§ ページ本文

矢野経済研究所が2022年に行ったCBD製品市場に関する調査では、2021年の国内CBD製品市場規模は小売金額ベースで前年比185.9%の185億4100万円、2022年は前年比139.9%の259億3600万円を見込んでいる。
ブームの背景には、2020年のコロナ禍以降に健康への関心が高まったことだと同研究所は推測している。健康維持や増進の目的はもちろん、精神的な落ち着きを求めて製品が使用されることも多く、急激な市場の拡大につながった。
CBDには免疫や神経伝達、自律神経などの恒常性を維持するためのリラックス効果も期待されているのが特徴だ。また、Green Zone Japanと日本臨床カンナビノイド学会の研究チームは、CBD使用経験者へのオンラインアンケートで、CBDの用途はリラクゼーションや睡眠改善、不安軽減、健康増進、抑うつ軽減であることを明らかにしている。このように、利用者がCBDに求めている効果の多くはリラクゼーションや精神安定がほとんどだ。
しかし、「マリファナマーチ東京2023」を主催するなど、大麻関連に詳しい根岸浩和さんは、昨今のCBDの人気や期待される効果に疑問を抱いている。
「違法とされている大麻成分のTHC(テトラヒドロカンナビノール)はハイになる作用がありますが、CBDは副交感神経を優位にする作用があるとされているため、病気を患っている人でないと効果が感じられにくいという特徴があり、健康な人が使ってもあまり意味はありません。
1日で60件もの業者申請も。広がるCBD市場
今や通販をはじめ、さまざまなところで見かけるCBDだが、使用や輸入ができるようになったのは2012年。当時は今に比べて濃度が低く本物の大麻より効果が薄いため、利用者の期待に応えられるようなものではなかったそうだ。そのため、試しに買ってみたものの期待外れで使用をすぐやめてしまったという利用者が続出した。

§ 提供データ

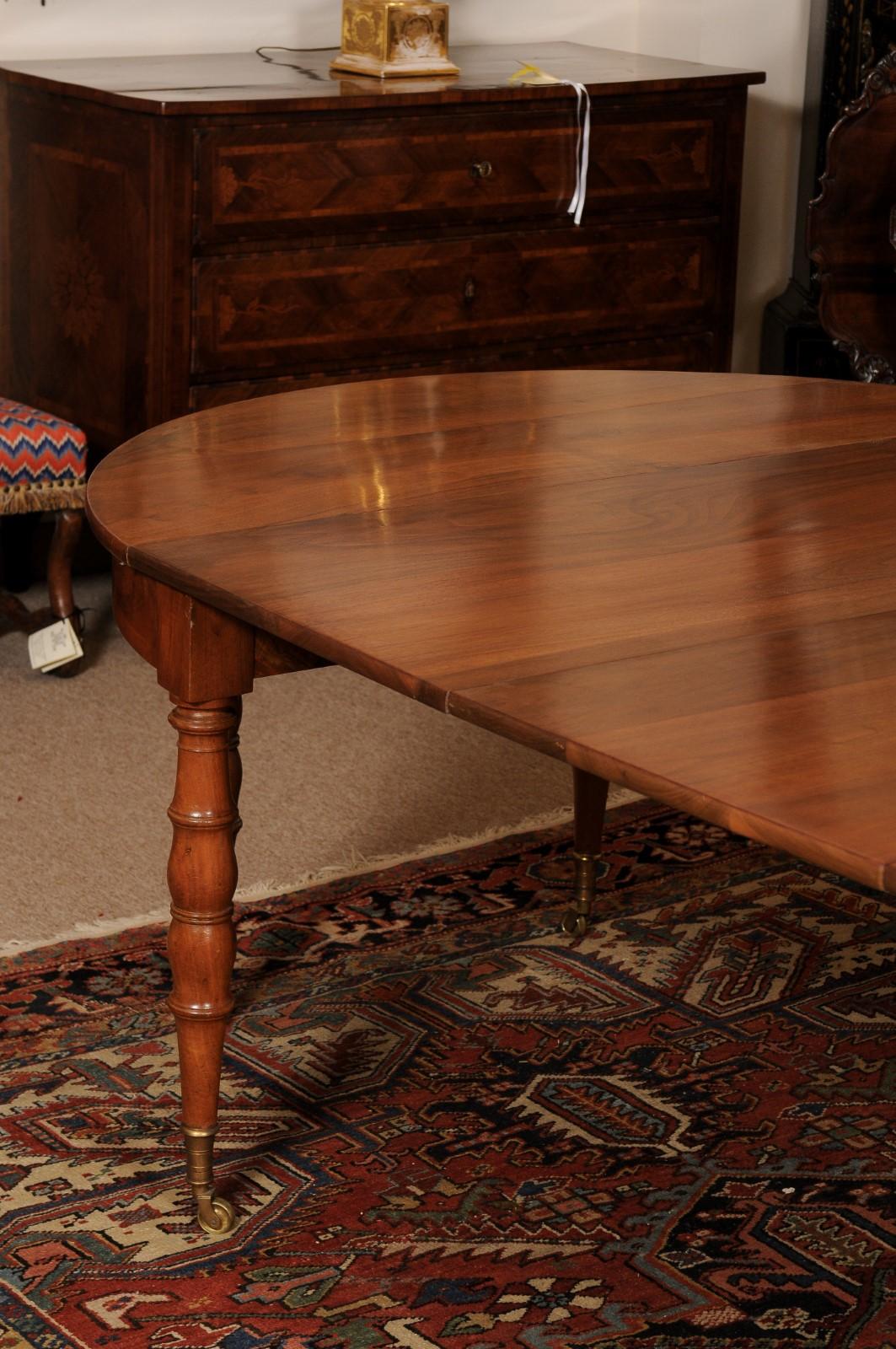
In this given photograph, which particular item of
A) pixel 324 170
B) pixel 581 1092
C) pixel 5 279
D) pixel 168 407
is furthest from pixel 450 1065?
pixel 5 279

§ あなたへの指示
本文によると、CBD使用経験者へのオンラインアンケートで明らかになったCBDの用途は何ですか。挙げられているものをすべて答えてください。

§ 課題の解答
リラクゼーション、睡眠改善、不安軽減、健康増進、抑うつ軽減